The TME contains many different stromal cells including one primary type: BM-derived myeloid cells (BMFs). Numerous studies have demonstrated that BMFs enhance tumor development and invasion, specifically in gastric cancer [50,51]. For example, Zhu et al. [45] found that BMFs enhanced tumorigenesis and tumor growth when co-injected with gastric cancer cells in vivo. Additional studies by Zhu and colleagues found that co-cultured BMFs or BMF-conditioned medium (BMF-CM) induced sphere formation of gastric cancer cells, which expressed stem cell properties and exhibited features of self-renewal, epithelial-to-mesenchymal transition and tumor initiation. To identify possible BMF-derived factors contributing to the induction of the CSC phenotype, the authors applied antibody microarrays in an analysis of conditioned media from BMF-CM and co-culture-CM of BMFs and MKN28 cells. The array data showed that murine IL-6 levels were significantly higher in co-culture-CM than that in BMF-CM. These studies revealed that the soluble factors BMF-derived IL-6/HGF and cancer cell-derived TGF-β1 are the primary mediators of interactions between BMFs and gastric cancer cells and that these factors drive cancer cell stemness and promote tumorigenesis [45].

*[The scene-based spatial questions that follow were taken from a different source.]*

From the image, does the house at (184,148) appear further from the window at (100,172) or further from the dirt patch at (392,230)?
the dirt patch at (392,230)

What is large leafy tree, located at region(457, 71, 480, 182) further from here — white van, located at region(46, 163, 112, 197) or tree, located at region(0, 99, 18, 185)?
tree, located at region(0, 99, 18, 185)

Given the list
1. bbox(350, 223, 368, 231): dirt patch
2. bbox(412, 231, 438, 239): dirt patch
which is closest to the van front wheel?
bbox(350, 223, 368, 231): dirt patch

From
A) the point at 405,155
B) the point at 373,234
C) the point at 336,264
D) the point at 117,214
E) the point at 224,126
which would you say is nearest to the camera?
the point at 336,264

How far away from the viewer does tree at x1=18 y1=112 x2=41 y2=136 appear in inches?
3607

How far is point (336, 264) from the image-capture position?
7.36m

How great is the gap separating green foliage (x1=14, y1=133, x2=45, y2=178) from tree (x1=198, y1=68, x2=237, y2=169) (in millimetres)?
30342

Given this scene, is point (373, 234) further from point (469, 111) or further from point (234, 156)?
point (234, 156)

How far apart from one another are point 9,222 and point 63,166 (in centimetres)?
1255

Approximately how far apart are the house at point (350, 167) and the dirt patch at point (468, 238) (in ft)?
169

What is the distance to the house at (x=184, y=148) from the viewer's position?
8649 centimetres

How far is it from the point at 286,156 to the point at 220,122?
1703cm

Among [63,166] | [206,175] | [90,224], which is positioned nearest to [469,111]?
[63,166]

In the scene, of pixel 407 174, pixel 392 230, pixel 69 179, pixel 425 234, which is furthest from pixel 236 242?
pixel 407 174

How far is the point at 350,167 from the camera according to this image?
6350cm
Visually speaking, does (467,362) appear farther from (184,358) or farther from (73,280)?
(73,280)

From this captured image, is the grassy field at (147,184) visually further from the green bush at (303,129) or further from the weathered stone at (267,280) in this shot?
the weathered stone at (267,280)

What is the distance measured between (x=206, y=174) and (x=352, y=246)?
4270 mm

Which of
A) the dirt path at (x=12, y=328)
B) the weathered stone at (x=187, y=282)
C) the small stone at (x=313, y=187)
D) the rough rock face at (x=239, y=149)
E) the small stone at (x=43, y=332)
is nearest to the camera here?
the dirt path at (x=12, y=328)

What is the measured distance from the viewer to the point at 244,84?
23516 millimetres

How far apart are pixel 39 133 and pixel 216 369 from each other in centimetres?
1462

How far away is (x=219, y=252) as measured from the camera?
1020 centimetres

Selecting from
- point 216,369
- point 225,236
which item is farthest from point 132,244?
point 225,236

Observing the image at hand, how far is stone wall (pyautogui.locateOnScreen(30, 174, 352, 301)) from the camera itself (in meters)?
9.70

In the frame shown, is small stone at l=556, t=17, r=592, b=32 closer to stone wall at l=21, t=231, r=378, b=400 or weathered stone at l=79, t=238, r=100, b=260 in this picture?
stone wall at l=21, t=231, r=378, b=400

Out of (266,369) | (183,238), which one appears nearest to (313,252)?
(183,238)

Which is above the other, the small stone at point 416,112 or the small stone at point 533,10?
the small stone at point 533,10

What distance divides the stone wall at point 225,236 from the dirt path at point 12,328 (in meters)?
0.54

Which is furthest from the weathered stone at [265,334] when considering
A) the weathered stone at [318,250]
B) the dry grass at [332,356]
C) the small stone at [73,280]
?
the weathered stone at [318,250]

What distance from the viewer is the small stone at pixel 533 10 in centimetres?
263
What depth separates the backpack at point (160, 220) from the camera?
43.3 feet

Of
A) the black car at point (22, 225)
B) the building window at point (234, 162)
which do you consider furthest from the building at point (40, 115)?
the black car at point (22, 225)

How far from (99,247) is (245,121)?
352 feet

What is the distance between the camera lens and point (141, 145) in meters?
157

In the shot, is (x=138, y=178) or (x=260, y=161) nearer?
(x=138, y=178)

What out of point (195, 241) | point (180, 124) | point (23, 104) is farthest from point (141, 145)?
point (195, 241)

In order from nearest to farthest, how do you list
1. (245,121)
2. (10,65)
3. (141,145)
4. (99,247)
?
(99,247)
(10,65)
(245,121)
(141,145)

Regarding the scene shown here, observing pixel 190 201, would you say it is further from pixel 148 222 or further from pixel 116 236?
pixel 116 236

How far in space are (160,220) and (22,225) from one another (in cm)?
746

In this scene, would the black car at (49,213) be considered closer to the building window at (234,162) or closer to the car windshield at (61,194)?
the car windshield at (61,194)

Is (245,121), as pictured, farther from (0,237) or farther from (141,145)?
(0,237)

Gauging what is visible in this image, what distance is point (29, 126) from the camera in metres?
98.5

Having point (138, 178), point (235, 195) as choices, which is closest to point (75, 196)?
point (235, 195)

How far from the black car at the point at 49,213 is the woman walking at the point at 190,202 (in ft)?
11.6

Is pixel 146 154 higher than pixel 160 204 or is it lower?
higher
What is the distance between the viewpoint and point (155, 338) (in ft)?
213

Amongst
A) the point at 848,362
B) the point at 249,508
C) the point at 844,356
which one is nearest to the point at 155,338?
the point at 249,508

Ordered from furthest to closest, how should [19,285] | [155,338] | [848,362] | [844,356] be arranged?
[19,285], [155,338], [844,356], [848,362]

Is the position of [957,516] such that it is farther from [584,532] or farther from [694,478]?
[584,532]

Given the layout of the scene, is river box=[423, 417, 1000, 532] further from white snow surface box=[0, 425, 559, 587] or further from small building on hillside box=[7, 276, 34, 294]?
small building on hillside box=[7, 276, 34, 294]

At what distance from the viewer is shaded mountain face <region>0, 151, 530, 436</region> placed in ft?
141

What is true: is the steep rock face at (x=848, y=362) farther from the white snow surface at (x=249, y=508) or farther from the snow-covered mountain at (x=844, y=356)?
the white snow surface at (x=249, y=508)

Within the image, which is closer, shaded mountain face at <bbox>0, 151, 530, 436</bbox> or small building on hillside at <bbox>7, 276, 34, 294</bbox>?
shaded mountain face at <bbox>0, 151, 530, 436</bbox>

Myofibroblasts (MFs) have long been understood to drive stemness in CSCs, although the mechanisms, until recently, have remained unknown. The Wnt signaling cascade has also been speculated to be involved in promoting a stem-like phenotype in cancer cells. To directly investigate whether MFs could affect Wnt signaling in CSCs, Vermeulen et al. [46] co-cultured a colonic MF cell line with CSCs. In a parallel experiment, CSCs were cultured with conditioned medium derived from the same MF cell line. These studies demonstrated a downregulation in classical markers for differentiation in CSCs exposed to either MFs or corresponding conditioned media. To identify which, if any, cytokine factors may be involved in this process, the authors employed a cytokine antibody microarray to screen 79 secreted proteins in the conditioned media from MF and control cell lines. The array data showed that hepatocyte growth factor (HGF) was significantly upregulated in MFs compared to controls. Furthermore, HGF was also expressed at higher levels in MFs derived from primary colon cancer. Further studies revealed that HGF secreted by MFs modulated nuclear β-catenin activity through the receptor c-Met and thereby affected CSC features in colorectal tumor cells [46].

6. Conclusions

Protein microarray analysis is a cutting-edge technique that enables the high-throughput, comprehensive, parallel detection and quantification of hundreds of proteins. Many different platforms of protein microarrays have been developed and are commercially available, including FPPM and RPPM. Among FPPM technologies, sandwich-based antibody arrays and label-based antibody arrays are the two main types. The RPPM format is ideal for cell lysate analysis when high quality target-specific antibodies are available. Both methods can perform successful analyses of various sample types such as serum, plasma, urine, other bodily fluids, cell culture supernatants, tissue or cell lysates, and resected tumor specimens. Label-based antibody arrays use one antibody to capture the target protein and detection occurs via labeling of all proteins in a sample, while sandwich-based antibody arrays require a pair of antibodies to capture and detect the target protein. Therefore, sandwich-based antibody arrays have higher specificity, sensitivity, and reproducibility compared with label-based antibody arrays. However, sandwich-based antibody arrays require high-affinity and specific antibodies for the discrete detection of target proteins. Antibody microarrays may be applied to many different fields of research, including the study of various types of cancer, systemic autoimmune disorders, neurodegenerative diseases, and cardiovascular diseases. In addition, the TME plays an important role in tumorigenesis and tumor progression, and interactions between tumor cells and other components of the local microenvironment depend upon soluble proteins. Protein microarrays allow for the simultaneous and rapid analysis of hundreds of proteins in samples and may represent ideal tools for the rapid identification and characterization of critical factors present in the TME.